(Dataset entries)
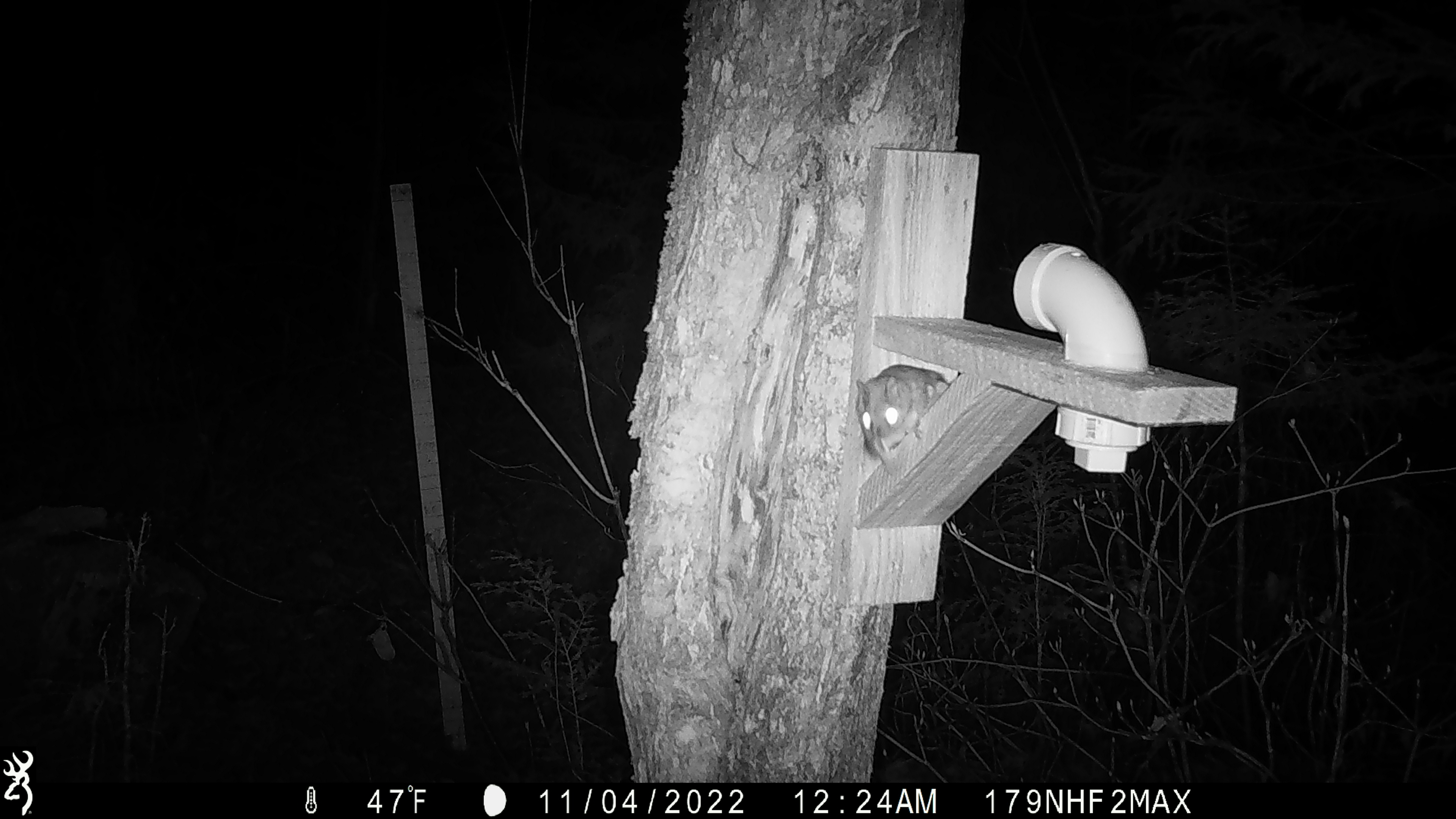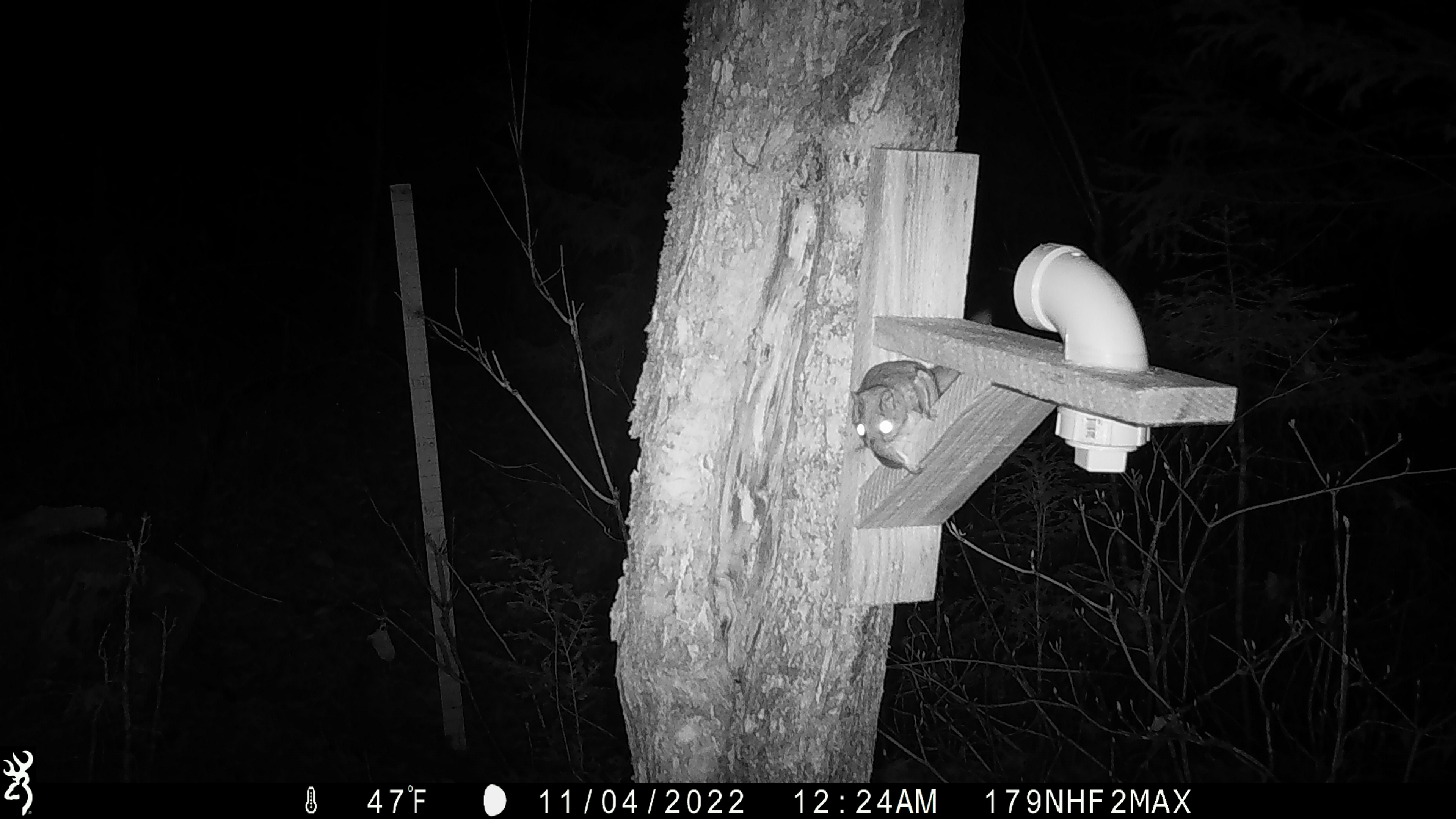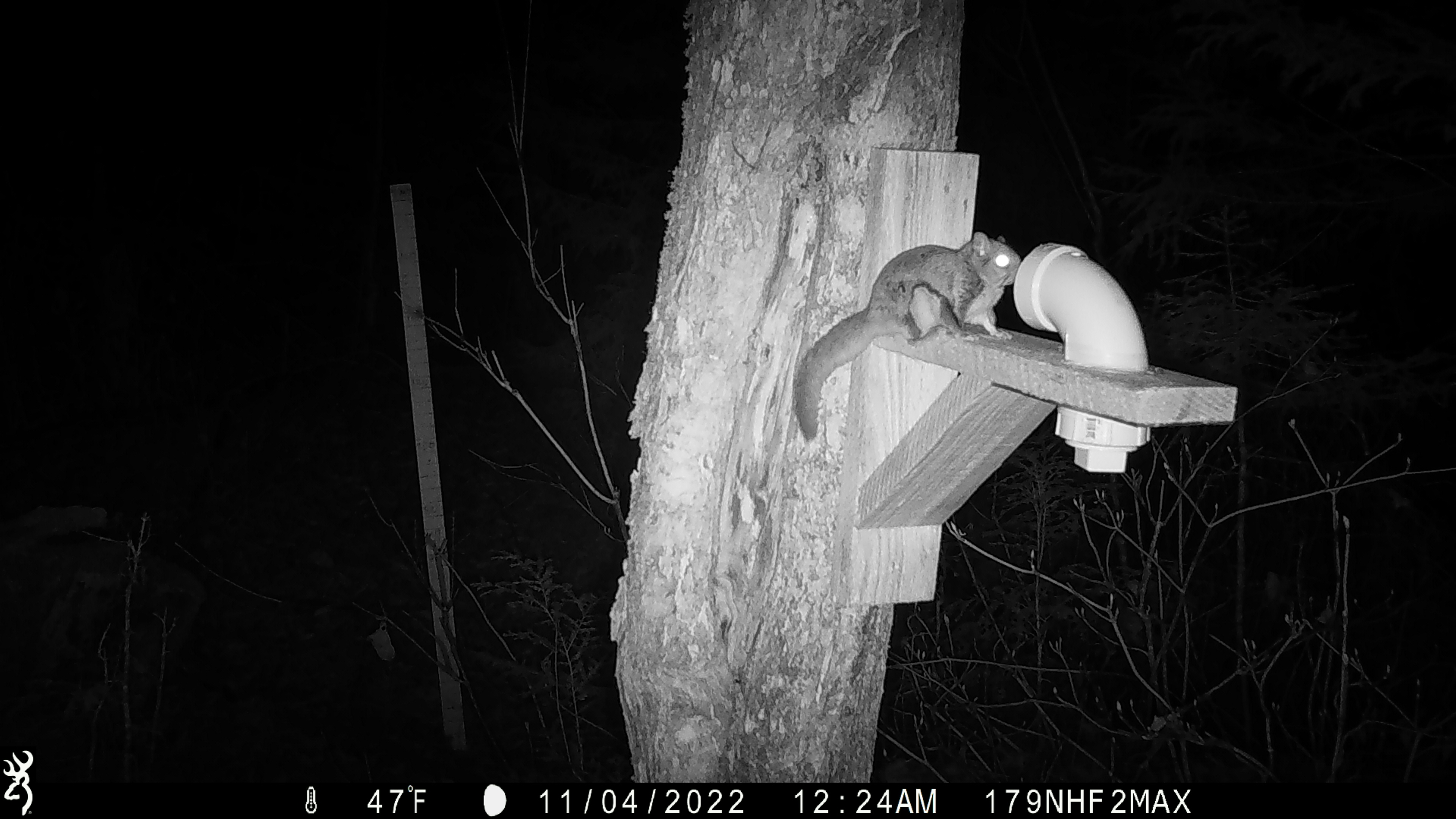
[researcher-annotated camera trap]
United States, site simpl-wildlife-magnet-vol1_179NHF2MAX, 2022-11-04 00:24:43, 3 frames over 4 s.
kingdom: Animalia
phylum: Chordata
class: Mammalia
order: Rodentia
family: Sciuridae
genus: Glaucomys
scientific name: Glaucomys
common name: flying squirrel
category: flying squirrel sp.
Flying squirrel sp. (flying squirrel) (Glaucomys).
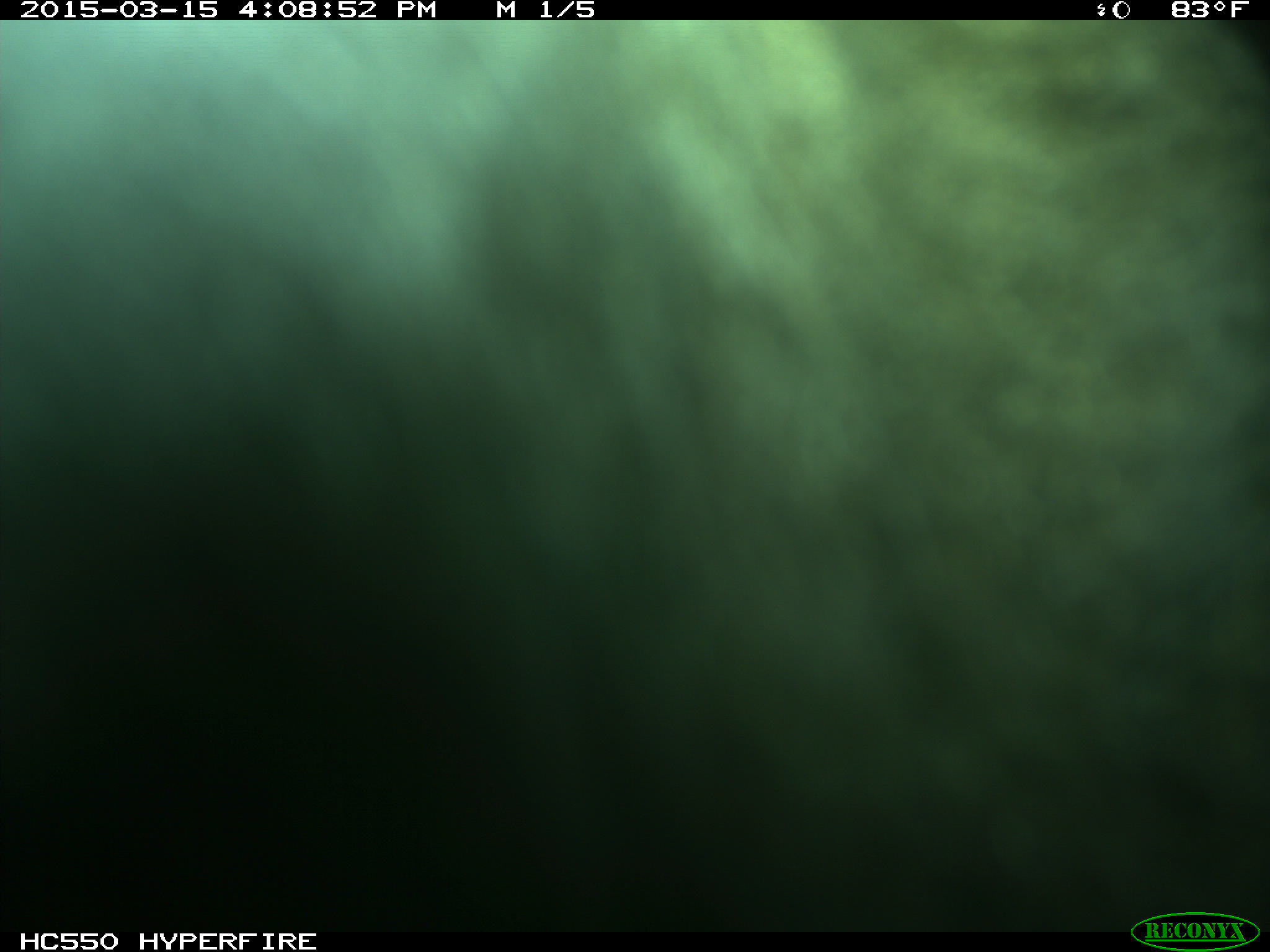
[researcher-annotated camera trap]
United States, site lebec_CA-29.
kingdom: Animalia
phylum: Chordata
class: Mammalia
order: Artiodactyla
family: Bovidae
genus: Bos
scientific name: Bos taurus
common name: domestic cow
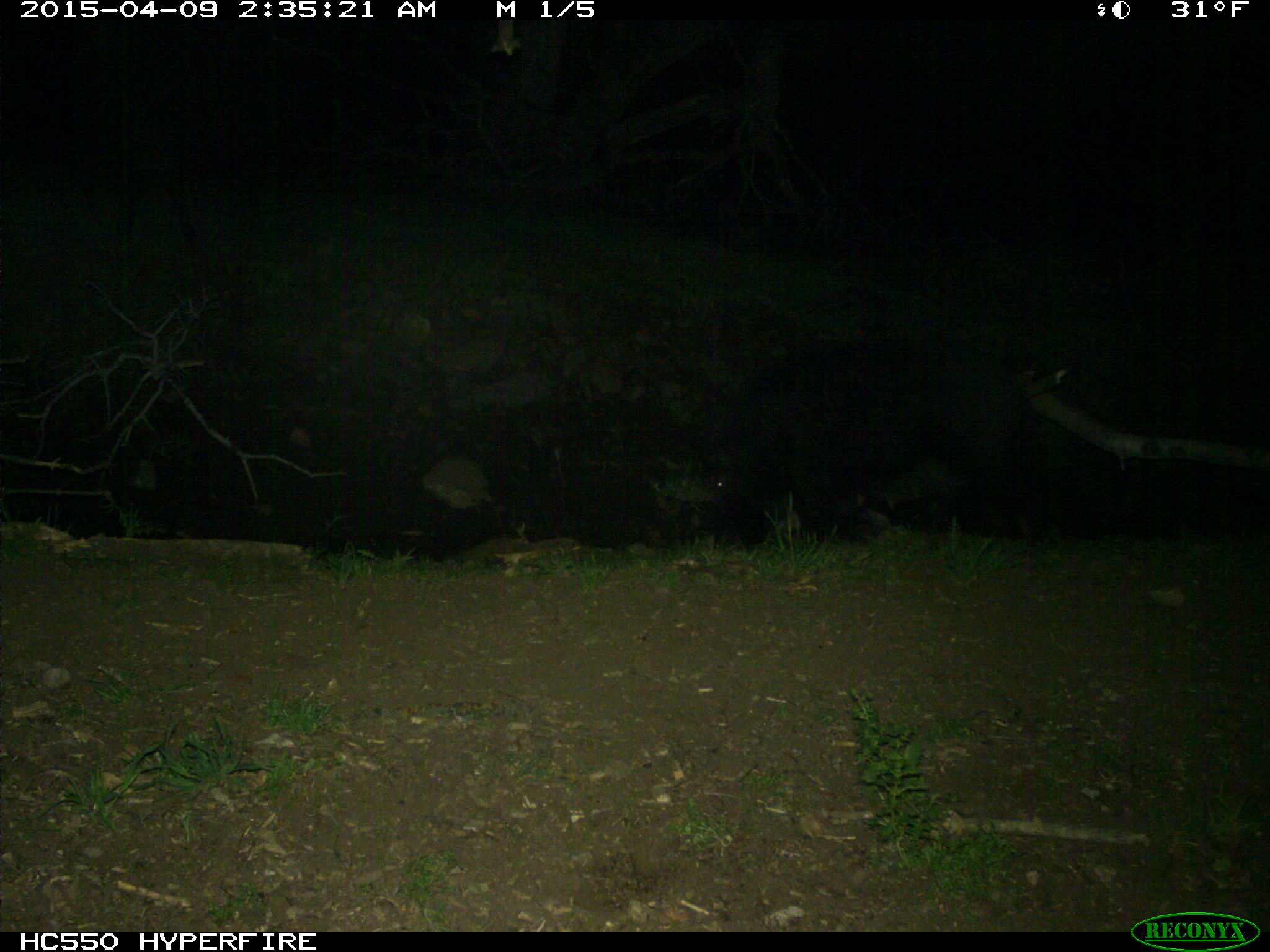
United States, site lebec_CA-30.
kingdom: Animalia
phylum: Chordata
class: Mammalia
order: Artiodactyla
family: Suidae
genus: Sus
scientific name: Sus scrofa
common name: wild boar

- REQUIRED ACTION -
The expected output is the exact run of lines from the one containing "scientific name: Bos taurus" through the final line of the data above, both ends included, with no pictures.

- TASK ANSWER -
scientific name: Bos taurus
common name: domestic cow
United States, site lebec_CA-30.
kingdom: Animalia
phylum: Chordata
class: Mammalia
order: Artiodactyla
family: Suidae
genus: Sus
scientific name: Sus scrofa
common name: wild boar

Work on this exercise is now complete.